Habla también del miedo que las generaciones anteriores parecían tener a esa posible vuelta de los muertos. Y explica de esa forma las costumbres de mantener sus cosas intactas en los armarios, por ejemplo, o su sitio en la mesa. Se lamenta del miedo que las generaciones anteriores pudieron tener, lo que les obligaba a no romper el vínculo, a tener siempre en mente a las personas fallecidas por miedo a que un olvido los trajera de vuelta.
«Porque he descubierto una cosa, el dolor enconado no nos une con los muertos, nos separa de ellos. Esto se me hace cada día más patente.
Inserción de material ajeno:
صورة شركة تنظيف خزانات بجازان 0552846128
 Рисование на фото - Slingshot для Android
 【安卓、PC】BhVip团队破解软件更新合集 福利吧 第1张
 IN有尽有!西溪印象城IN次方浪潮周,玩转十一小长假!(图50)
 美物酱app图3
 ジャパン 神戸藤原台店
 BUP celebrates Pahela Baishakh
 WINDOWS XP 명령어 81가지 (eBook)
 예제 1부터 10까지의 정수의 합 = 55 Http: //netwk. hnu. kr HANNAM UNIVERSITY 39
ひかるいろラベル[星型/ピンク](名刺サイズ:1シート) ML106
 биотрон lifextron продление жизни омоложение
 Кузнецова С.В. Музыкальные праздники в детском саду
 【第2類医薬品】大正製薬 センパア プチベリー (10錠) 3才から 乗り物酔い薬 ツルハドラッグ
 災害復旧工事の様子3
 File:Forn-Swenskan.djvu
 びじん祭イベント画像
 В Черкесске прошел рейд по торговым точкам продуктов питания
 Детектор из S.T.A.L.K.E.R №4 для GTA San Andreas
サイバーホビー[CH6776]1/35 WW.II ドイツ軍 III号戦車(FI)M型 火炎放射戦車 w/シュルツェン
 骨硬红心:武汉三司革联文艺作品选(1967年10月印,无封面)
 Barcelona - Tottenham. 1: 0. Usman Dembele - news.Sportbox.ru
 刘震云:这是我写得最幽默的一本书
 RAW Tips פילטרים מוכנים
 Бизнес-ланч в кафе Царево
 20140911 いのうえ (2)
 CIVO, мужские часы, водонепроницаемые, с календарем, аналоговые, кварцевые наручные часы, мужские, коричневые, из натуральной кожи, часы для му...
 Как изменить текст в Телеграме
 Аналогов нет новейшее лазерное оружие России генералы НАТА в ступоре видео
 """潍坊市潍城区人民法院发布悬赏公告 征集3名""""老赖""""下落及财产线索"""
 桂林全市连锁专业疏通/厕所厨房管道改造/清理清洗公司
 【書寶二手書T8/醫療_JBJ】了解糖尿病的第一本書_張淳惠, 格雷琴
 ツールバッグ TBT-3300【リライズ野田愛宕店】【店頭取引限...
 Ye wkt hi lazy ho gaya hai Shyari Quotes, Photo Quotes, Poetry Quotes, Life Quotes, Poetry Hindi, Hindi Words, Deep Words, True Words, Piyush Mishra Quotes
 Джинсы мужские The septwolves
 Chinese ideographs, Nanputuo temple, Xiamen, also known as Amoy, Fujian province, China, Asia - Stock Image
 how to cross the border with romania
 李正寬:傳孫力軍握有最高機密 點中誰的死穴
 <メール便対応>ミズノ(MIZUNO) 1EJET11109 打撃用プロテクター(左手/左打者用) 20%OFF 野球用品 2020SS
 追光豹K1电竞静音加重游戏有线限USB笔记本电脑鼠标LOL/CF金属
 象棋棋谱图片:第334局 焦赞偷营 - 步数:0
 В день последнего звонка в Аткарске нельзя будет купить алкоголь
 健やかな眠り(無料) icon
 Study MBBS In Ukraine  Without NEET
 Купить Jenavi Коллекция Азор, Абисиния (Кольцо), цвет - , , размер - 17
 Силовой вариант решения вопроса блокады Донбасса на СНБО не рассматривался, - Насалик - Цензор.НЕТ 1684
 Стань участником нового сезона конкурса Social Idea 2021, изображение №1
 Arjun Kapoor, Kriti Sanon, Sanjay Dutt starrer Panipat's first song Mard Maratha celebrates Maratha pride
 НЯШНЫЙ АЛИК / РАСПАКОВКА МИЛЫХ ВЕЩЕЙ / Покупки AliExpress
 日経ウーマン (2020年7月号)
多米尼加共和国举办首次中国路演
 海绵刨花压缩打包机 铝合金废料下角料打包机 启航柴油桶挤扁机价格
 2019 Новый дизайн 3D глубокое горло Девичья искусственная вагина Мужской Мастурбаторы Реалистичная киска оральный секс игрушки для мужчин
Es precisamente en esos momentos que siento menos pena (el de mi baño matutino suele ser uno de ellos) cuando H. irrumpe encima de mi pensamiento en toda su plena realidad, en su “otredad”. No perfilada, enfatizada y solemnizada por mis propias miserias, como en mis peores momentos, sino como es ella por derecho propio. Esto es bueno y tonificante» (p. 77). Y entiendo que gran parte del dolor que la muerte de una persona nos puede hacer sentir es por la idea que nos hemos ido creando de esa persona y que intensificamos con su ausencia para siempre. Entiendo que si fuéramos capaces de ser tan objetivos para ver la realidad de esa persona, el dolor podría ser el mismo, pero, tal vez, tendríamos la capacidad de vivirlo con otra intensidad. Porque, en realidad, ¿qué echamos de menos?, ¿qué añoramos tras una muerte? El tiempo compartido estará ahí, será parte de nosotros y lo reviviremos desde nuestros ojos, el recuerdo de su mirada, su sonrisa, el roce de su piel, la voz, las discusiones, la ternura… todas esas sensaciones estarán en nosotros. Cómo transformamos esas realidades vividas y sentidas en una imagen de perfección infinita, es una creación, un deseo, de alguna forma podemos pensar si no será esa la forma de asociar con Dios cada pérdida para poder sobrellevarla y encontrar un sentido a la ausencia.
Una pena en observación es una recopilación de pensamientos, sentimientos, creencias, pérdidas de fe, destrucción y una mínima esperanza que te sienta frente a tus propios sentimientos y te hace pensar en esa persona y esa otra, aquella otra… que ya no están. Pensar y sentir. De nuevo, pensar y sentir.